Google Depuis quelques années, plusieurs personnes sentent que les saisons se décalent d'un cran en comparaison au passé. Par exemple, les chaudes températures estivales arrivent plus tard en juillet pour maintenant se poursuivre jusque tard en septembre. Qu'en est-il de nos hivers qui semblent vouloir retarder aussi leurs arrivées ?
Selon les données statistiques d’Environnement Canada enregistrées via la station météorologique de Beauceville, la région a reçu l’équivalent de 85 mm en précipitations entre le 1er et le 27 décembre. Ce terme comprend la somme totale des précipitations et de l'équivalent en eau de toutes les chutes de neige. Pour la même période en 2010, la Beauce avait été touchée par 92,4 mm d’eau sous forme de pluie ou neige.
C’est justement à ce niveau que la différence prend tout son sens. Le territoire défini ici a été touché par plusieurs mélanges de pluie et de neige au cours du mois de décembre 2011. D’après le météorologue René Héroux, cette situation s’explique notamment par un mercure plus doux empêchant donc la condition de gel propice à des averses de neige. Les données démontrent également une différence en température moyenne de trois degrés entre décembre 2010 et 2011.
« On observe le même genre de phénomène dans la grande majorité des régions longeant la Vallée du Saint-Laurent. Les changements climatiques y sont pour quelque chose.

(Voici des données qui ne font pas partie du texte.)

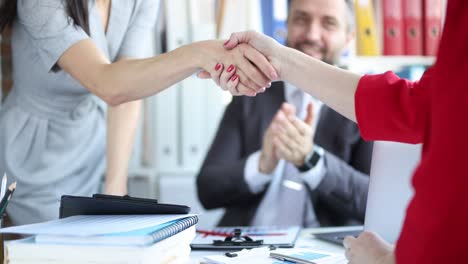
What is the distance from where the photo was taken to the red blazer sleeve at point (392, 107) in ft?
2.97

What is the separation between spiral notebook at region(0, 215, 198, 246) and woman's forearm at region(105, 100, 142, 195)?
642mm

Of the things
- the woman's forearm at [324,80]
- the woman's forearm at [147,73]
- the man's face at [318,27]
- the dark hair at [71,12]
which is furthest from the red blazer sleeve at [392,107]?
the man's face at [318,27]

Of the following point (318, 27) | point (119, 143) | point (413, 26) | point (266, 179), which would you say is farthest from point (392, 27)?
point (119, 143)

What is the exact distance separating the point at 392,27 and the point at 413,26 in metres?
0.10

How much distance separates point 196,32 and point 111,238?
Answer: 213 centimetres

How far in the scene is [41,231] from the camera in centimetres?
82

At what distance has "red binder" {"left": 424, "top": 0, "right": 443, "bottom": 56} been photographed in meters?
2.83

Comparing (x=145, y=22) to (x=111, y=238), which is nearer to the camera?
(x=111, y=238)

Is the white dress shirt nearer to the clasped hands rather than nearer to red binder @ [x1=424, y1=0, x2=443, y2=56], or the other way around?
the clasped hands

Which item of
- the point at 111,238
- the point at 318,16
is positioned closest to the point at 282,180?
the point at 318,16

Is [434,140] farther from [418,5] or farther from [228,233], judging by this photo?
[418,5]

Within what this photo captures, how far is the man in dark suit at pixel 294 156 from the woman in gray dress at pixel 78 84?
61cm

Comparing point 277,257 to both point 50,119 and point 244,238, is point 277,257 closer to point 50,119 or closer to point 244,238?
point 244,238

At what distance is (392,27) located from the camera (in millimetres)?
2875
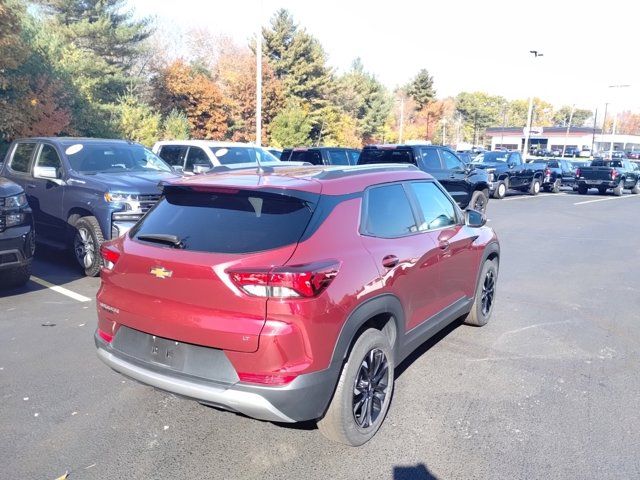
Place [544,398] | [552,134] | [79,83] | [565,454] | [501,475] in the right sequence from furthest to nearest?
[552,134], [79,83], [544,398], [565,454], [501,475]

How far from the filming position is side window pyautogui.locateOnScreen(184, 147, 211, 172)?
1226cm

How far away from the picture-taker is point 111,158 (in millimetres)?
8320

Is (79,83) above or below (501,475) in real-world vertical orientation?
above

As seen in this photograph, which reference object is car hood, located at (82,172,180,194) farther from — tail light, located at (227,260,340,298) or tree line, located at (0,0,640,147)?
tree line, located at (0,0,640,147)

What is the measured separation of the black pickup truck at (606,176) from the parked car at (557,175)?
109cm

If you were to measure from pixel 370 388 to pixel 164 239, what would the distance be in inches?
63.1

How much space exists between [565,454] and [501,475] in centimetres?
52

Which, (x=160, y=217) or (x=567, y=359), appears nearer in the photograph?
(x=160, y=217)

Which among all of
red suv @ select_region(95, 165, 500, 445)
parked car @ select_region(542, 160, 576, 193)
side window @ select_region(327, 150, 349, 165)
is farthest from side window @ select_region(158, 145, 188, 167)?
parked car @ select_region(542, 160, 576, 193)

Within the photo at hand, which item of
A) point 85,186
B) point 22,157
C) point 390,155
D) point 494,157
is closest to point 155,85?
point 494,157

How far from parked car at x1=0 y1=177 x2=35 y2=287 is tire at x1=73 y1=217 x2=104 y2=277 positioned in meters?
0.86

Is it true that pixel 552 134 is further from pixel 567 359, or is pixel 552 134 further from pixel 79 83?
pixel 567 359

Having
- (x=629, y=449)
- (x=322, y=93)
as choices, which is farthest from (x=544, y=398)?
(x=322, y=93)

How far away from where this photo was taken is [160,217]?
141 inches
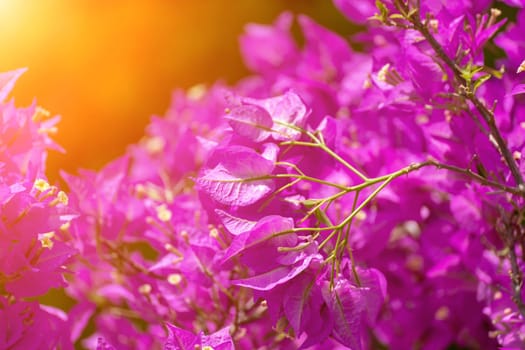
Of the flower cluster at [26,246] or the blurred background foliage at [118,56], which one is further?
the blurred background foliage at [118,56]

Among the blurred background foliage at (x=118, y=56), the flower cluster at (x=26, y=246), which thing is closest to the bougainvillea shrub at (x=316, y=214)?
the flower cluster at (x=26, y=246)

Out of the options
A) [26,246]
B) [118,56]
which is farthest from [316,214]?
[118,56]

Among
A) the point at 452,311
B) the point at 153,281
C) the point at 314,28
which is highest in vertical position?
the point at 314,28

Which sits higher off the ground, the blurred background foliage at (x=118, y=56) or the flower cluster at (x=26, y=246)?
the flower cluster at (x=26, y=246)

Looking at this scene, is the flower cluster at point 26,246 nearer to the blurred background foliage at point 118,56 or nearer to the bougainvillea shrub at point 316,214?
the bougainvillea shrub at point 316,214

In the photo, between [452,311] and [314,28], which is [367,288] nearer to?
[452,311]

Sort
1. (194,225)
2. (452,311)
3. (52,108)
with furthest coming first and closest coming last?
(52,108) < (452,311) < (194,225)

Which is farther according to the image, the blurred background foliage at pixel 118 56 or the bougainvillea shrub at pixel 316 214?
the blurred background foliage at pixel 118 56

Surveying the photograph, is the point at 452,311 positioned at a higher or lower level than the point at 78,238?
lower

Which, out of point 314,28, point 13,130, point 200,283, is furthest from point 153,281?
point 314,28
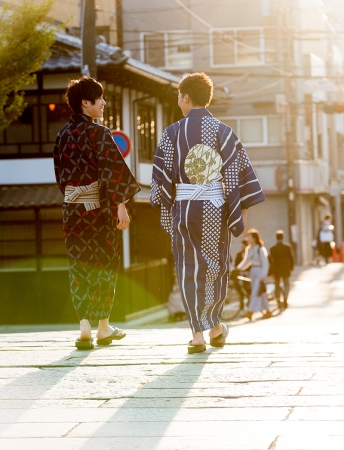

C’est une tendance qui tend à s’installer depuis quelques années. Malgré tout, il suffit d’un changement de système pour que tout soit recouvert de neige. C’est pourquoi il est impossible de prévoir s’il y aura beaucoup de neige chaque hiver », explique René Héroux.
Les statistiques prouvent aussi que les froids extrêmes tendent à régresser dans une même continuité. D’après la station de Beauceville, il faut remonter à janvier 2009 pour noter des mercures minimums inférieures à – 30 degrés. L’hiver 2010-2011 a toutefois fait frôler le thermomètre prêt de ce point à plusieurs reprises, et ce, sans nécessairement apporter des précipitations supplémentaires de neige. Selon René Héroux, le fait que la Beauce soit située à l’intérieur des terres ne créerait pas de distinctions climatiques en comparaison avec les régions fluviales du sud québécois.